Leadership 200 was very different than leadership 100; first, it went from being a “for credit” to 3 credit hours, aka, a lot more work. And, we were already very much acquainted  by second semester, unlike LDR 100. We got into more depth on the philosophical, and theoretical aspects of leadership. I had never really taken much thought to the idea that leadership was study-able, because it was just a natural reaction for me.

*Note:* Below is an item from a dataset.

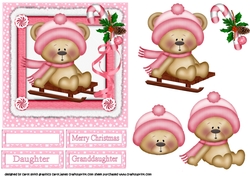 Ted goes sledging pink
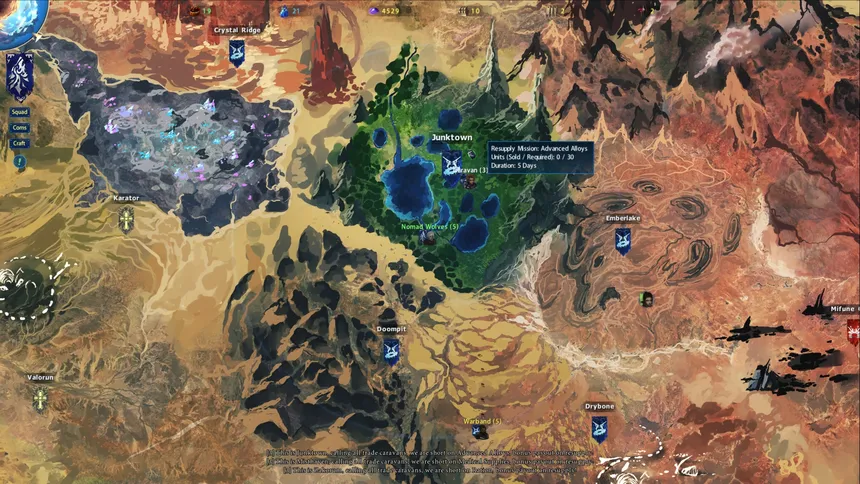 Скриншот 6 к игре Nomads of the Fallen Star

I personally presented on the theory of Servant Leadership.  I personally enjoyed this theory as it related to our service project LAS in the D, which I have previously blogged about.  It was one of the theories that I felt to be the most personal. I can honestly say that after researching the theory, I wouldn’t consider myself a servant leader. Yes, I volunteer way more than the average person and I don my part to take care of others, however, I can’t say I possess all the characteristics that make a servant leader. One thing I know about myself is I am very considerate and very empathetic. Many people don’t see that in me. I realized that even though I know how I’m feeling on the inside, I need others to see it on the outside as well. Until I figure out how to expose myself to my followers, I can’t succeed as a servant leader.

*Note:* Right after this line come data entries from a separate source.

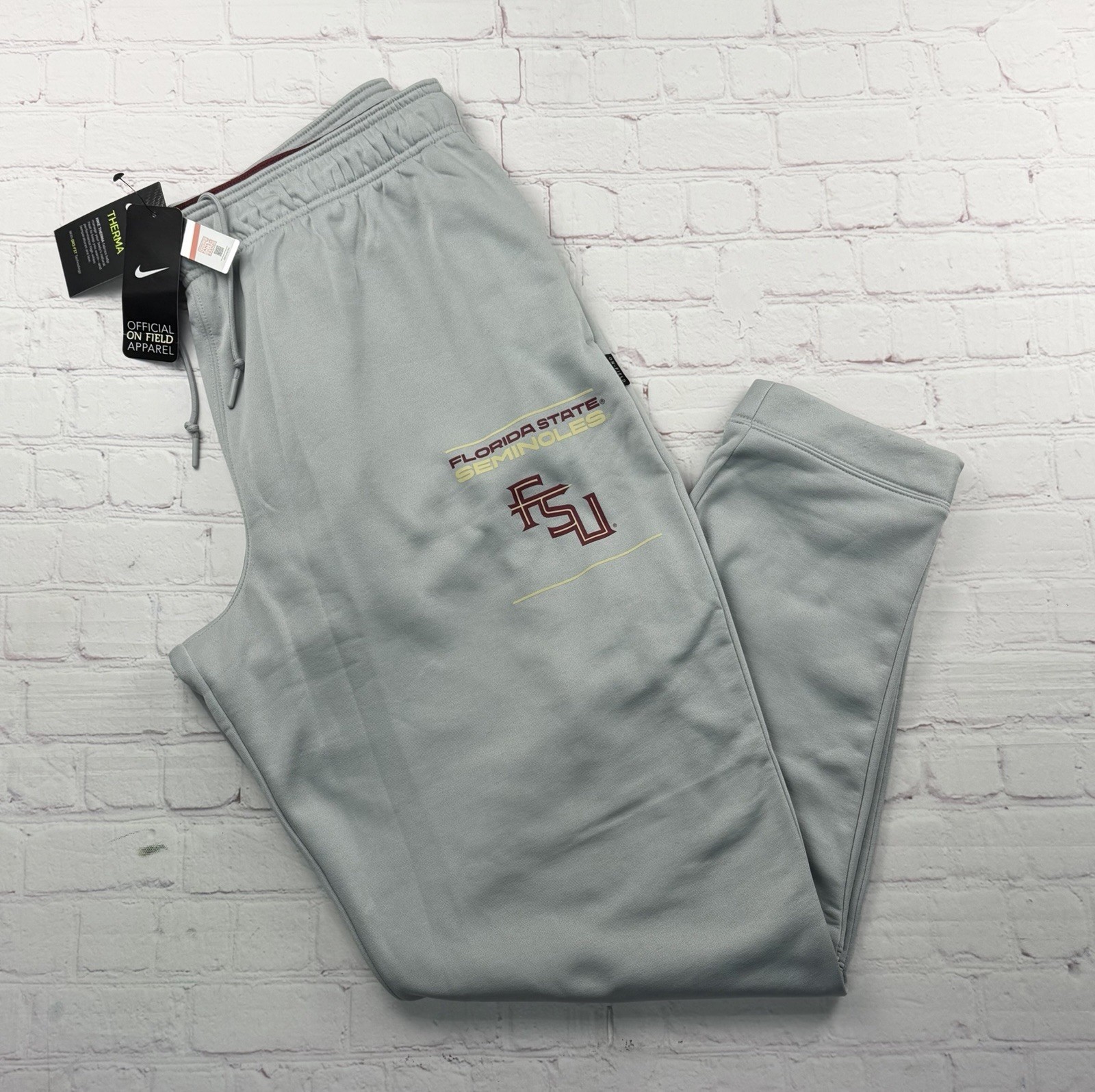 Nike Florida State Seminoles Football Team On Field Sweatpants Nike Men’s Sz XL Nike Florida State Seminoles Football Team On Field Sweatpants Nike Men’s Sz XL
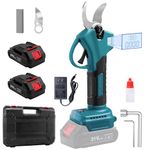 Electric Pruning Shears, Cordless Garden Shears, Branch Pruners with LCD Display, Cutting Diameter 1.2 Inch, Comes with 2 2.0Ah Batteries, Charger and Replacement Blade Set for Gardening Tree Pruning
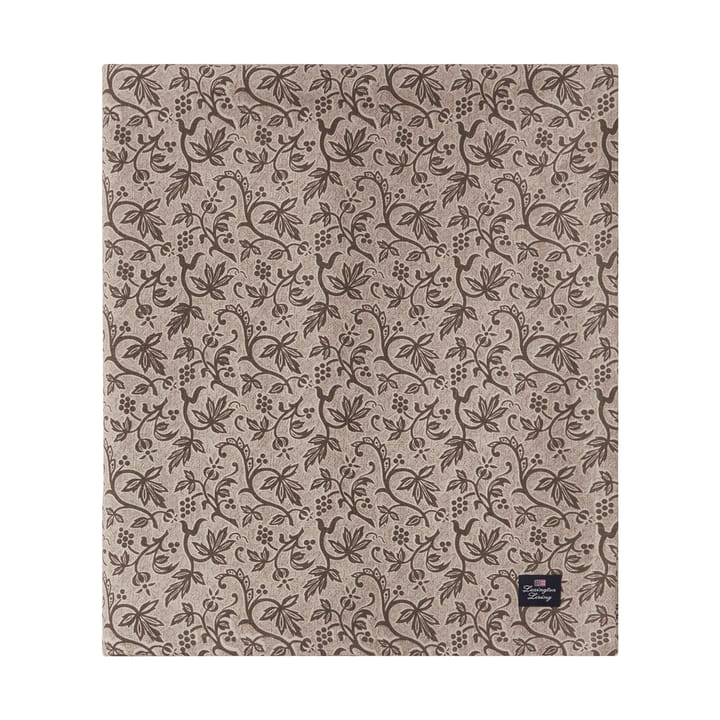 Printed Recycled Cotton tablecloth 150x250 cm - Light beige - Lexington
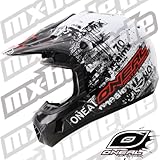 O'neal 312 Toxic Motocross Enduro MTB Helm schwarz/weiss 2012 Oneal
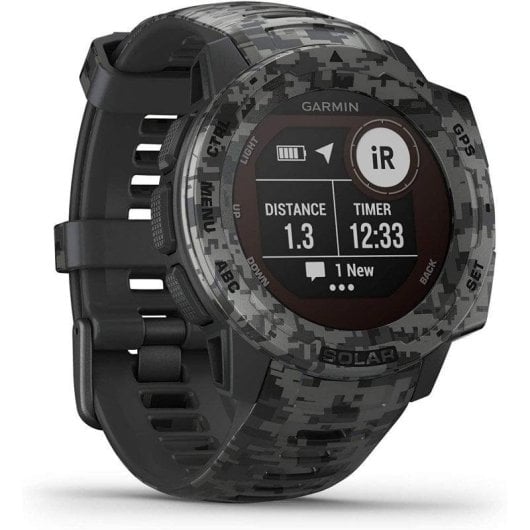 Garmin Instinct Solar Camo Edition GPS 45mm MIP Camouflage M/L Étanche 100m Pulsomètre SpO2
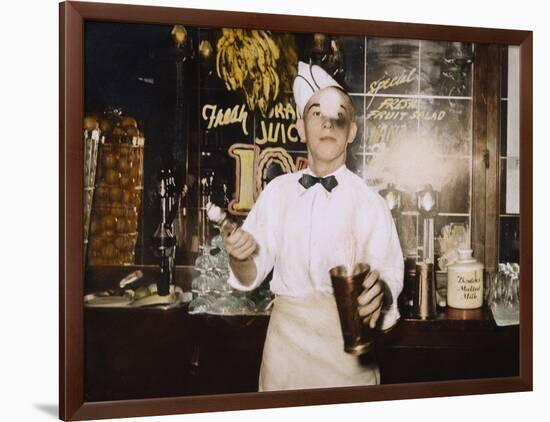 Soda Jerk, 1939-Russell Lee-Framed Photographic Print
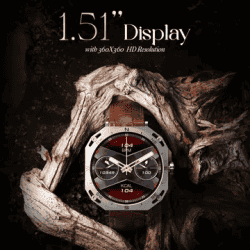 boAt Enigma Z20 Amoled Smartwatch with Bluetooth Calling | Brown Leather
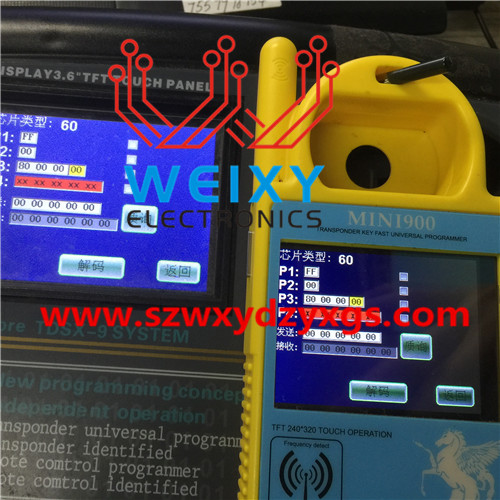 TPX2  commonly used transponder chip for automotive key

I appreciate this class mainly for the internal struggle it forced me to address. I think I am leaving the class with more tools to be a better person and better leader.

 

Pre-Service Reflection

I have only been to Detroit twice and I wasn’t allowed to leave the GM Building. I haven’t experienced a huge urban city, let alone the impoverished communities of Detroit. I’ve heard stories about the downfall of Detroit and the crime that came with it. There are the white flight cities of Detroit and then the enormous homeless and impoverished populations. Many say that Detroit is one of the most racially segregated cities in state. I heard the most about Detroit in my society course in high school. Shockingly, living in Michigan my whole life, I really didn’t know as much as I should have.

The Leadership Institutes mission is to develop the next generation of ethical leaders. This trip is so special because it is molding leaders other than CMU students. We, as a community, are expanding our reach state wide. As the children we serve ascend to leadership, they will expose others, who will teach others, and in the end we have a world full of ethical leaders. Being a servant leader entails building a community and being a visionary. The LI is recognizing Detroit’s need for help and putting worth actions to serve those who need us most.

I am really looking forward to this trip. I think this cohort has a unique dynamic and fun personality that I believe will give Jalen Rose an excited weekend. I also am excited to serve the Detroit area because I personally believe all of their struggles are things we as their neighbors have the potential to change.